2017 não foi um ano fácil. Assim como 2016, 2015, 2014 e todos adiante. O que ficou para trás não tem mais volta. Mas o que está por vir pode ser minimamente desenhado ou projetado, com exceção das eventualidades e imprevistos.

Falar que um novo ano vai começar, também, não anula a continuidade do que deixamos. Mais do que um sentimento de prosperidade pela época de festas, podemos aproveitar o período, sim, para promover uma avaliação interna do nosso comportamento, para moldarmos a postura que ditará o novo ano.

Tudo começa daí. Ou melhor, daqui. Todos os acontecimentos de nossas vidas, principalmente os atrelados às atividades profissionais, podem ser moldados e criados a partir das nossas atitudes. De dentro para fora. Seja um novo empreendimento, a virada de atuação dentro de uma empresa, a mudança de um departamento. Independente dos desafios, podemos estar no controle.

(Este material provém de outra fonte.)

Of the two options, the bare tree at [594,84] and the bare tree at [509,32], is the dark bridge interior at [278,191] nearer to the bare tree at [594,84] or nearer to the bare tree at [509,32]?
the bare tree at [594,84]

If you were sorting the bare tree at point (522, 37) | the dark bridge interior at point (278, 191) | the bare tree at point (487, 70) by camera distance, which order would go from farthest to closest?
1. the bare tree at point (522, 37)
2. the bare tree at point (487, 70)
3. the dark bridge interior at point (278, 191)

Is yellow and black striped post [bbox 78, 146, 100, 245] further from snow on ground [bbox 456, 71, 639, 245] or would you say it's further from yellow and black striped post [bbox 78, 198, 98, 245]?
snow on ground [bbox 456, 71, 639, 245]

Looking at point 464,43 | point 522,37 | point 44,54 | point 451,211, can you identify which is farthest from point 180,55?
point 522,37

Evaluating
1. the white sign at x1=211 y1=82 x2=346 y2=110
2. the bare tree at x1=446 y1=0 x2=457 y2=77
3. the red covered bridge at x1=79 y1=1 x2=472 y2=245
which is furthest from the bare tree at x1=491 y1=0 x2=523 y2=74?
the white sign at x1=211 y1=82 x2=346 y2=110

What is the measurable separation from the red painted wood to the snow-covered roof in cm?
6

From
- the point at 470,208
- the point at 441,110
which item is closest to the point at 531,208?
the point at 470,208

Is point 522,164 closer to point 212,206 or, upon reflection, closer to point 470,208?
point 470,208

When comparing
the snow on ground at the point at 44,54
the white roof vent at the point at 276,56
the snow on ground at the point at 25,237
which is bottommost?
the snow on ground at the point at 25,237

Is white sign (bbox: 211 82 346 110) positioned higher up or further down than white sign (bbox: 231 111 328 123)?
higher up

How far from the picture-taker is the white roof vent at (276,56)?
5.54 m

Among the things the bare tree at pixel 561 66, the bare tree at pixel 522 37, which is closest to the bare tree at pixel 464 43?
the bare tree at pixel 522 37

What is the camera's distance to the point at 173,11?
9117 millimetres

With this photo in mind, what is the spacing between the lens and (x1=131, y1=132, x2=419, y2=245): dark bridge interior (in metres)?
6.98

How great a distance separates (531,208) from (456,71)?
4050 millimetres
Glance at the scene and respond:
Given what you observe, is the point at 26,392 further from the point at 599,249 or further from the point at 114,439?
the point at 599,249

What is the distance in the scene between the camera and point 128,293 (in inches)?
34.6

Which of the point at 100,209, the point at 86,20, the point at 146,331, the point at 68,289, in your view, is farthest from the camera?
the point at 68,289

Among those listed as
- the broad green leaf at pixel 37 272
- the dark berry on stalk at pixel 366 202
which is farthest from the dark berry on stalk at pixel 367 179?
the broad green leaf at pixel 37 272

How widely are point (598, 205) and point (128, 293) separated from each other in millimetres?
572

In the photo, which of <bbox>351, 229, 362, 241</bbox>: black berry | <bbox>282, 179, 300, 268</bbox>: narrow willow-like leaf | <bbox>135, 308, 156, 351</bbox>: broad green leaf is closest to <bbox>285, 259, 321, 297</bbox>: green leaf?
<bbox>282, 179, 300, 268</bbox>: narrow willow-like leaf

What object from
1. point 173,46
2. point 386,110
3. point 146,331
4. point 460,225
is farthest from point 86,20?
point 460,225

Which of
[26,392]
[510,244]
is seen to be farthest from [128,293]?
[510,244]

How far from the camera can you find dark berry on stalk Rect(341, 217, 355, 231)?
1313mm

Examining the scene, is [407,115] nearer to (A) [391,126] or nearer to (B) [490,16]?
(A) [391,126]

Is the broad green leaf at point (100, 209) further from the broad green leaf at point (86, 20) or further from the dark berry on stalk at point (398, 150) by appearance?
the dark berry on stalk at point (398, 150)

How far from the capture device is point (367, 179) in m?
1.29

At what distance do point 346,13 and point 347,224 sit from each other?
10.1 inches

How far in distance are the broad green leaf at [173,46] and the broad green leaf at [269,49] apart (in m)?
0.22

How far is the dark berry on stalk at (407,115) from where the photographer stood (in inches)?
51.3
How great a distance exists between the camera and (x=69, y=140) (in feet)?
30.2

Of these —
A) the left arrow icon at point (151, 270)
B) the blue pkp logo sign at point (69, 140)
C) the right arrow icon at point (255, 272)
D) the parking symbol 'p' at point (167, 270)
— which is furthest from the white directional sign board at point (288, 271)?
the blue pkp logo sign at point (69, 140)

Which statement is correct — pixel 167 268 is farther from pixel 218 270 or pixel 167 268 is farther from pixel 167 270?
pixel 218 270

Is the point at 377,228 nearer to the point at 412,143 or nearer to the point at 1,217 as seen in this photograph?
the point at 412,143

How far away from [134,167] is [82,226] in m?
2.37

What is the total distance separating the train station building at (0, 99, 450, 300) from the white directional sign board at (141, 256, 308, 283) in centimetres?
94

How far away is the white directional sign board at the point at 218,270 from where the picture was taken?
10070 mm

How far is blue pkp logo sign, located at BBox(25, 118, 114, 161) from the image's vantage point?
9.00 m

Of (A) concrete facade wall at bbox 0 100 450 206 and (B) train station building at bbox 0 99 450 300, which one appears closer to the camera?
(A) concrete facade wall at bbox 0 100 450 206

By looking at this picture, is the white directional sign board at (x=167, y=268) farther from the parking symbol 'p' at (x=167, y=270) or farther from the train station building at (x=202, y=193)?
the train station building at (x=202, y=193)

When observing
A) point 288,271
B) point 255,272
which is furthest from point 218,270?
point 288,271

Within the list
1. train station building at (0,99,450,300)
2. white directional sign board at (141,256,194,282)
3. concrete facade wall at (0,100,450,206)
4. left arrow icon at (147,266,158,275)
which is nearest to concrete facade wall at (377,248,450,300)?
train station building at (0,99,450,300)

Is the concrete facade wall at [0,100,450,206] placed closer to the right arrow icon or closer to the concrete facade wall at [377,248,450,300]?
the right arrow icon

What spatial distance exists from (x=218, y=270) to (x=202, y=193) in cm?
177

Mas, é difícil. Exige paciência, técnica, estudo, conhecimento, dedicação, resiliência e sensatez. E só conseguimos isso condicionando e treinando a nossa mentalidade, o que também não é fácil.

Quando entendemos exatamente o porquê das coisas, nos submetemos às suas realizações porque faz sentido. Fez sentido?

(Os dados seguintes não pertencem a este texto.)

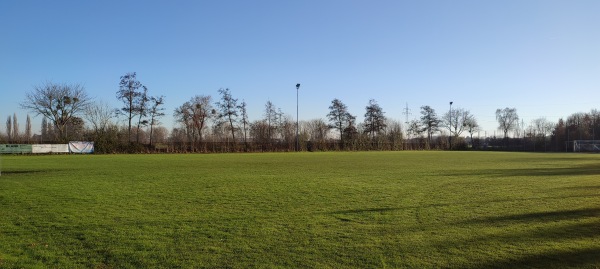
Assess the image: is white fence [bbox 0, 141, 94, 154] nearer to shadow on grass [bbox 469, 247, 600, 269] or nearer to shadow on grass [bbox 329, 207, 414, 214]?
shadow on grass [bbox 329, 207, 414, 214]

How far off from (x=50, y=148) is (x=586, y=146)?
270ft

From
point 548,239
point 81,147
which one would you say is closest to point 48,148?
point 81,147

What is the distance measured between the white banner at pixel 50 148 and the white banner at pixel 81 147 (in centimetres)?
56

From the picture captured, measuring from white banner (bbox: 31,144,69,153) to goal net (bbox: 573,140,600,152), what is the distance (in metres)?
77.1

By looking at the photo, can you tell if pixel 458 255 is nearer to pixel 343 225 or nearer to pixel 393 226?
pixel 393 226

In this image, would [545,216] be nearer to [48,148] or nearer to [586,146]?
[48,148]

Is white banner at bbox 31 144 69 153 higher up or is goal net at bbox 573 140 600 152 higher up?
white banner at bbox 31 144 69 153

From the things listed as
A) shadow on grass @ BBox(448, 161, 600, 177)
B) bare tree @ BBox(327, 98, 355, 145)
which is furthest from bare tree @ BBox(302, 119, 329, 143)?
shadow on grass @ BBox(448, 161, 600, 177)

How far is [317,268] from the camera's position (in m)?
5.10

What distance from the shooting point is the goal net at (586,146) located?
2689 inches

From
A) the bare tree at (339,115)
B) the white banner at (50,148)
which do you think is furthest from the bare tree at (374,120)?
the white banner at (50,148)

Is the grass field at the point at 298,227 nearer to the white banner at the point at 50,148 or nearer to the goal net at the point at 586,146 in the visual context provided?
the white banner at the point at 50,148

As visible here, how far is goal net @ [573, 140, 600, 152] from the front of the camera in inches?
2689

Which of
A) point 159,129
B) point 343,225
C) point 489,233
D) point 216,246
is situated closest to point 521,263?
point 489,233
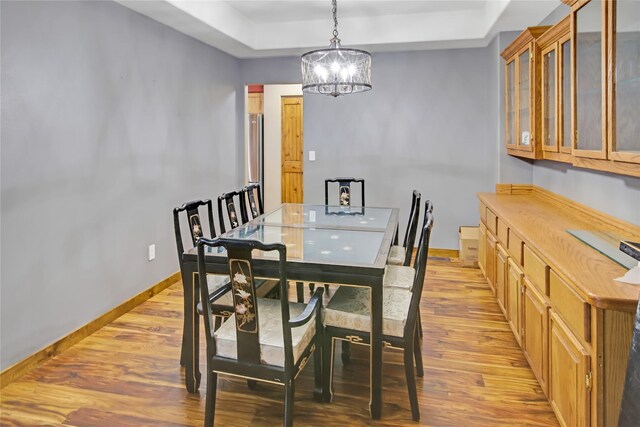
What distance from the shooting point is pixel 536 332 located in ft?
7.89

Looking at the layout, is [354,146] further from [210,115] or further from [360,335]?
[360,335]

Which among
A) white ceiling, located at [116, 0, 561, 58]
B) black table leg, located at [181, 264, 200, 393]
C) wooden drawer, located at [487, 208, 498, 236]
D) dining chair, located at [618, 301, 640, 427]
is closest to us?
dining chair, located at [618, 301, 640, 427]

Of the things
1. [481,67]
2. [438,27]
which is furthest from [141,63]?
[481,67]

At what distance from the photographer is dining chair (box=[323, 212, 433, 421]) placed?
2199 mm

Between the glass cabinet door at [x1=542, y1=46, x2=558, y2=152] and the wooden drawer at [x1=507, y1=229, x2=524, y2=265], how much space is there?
0.70 m

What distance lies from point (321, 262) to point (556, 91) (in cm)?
208

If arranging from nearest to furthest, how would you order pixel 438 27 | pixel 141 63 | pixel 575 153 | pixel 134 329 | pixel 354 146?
pixel 575 153 → pixel 134 329 → pixel 141 63 → pixel 438 27 → pixel 354 146

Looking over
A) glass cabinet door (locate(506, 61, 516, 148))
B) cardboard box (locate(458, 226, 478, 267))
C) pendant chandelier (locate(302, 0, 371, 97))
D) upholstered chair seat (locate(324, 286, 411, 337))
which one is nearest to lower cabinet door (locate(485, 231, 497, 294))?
cardboard box (locate(458, 226, 478, 267))

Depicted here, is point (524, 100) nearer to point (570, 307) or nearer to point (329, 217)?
point (329, 217)

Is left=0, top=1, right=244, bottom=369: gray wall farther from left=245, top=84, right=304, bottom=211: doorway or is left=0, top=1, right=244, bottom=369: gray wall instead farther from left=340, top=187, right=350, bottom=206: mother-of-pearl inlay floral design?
left=245, top=84, right=304, bottom=211: doorway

Entre continuar colhendo os mesmos resultados vindos das mesmas atitudes de sempre ou buscar resultados diferentes a partir de atitudes também diferentes, você pode ficar com o que quiser. É uma questão de escolha, que moldará a origem do seu comportamento.

O mundo se transforma todos os dias, a todo momento, e a tecnologia muda o hábito das pessoas a cada temporada de inovação. As empresas que seguirem mantendo em sua cultura, de forma desequilibrada, os antigos valores e crenças estão fadadas à falência no curto prazo. Como já tem acontecido.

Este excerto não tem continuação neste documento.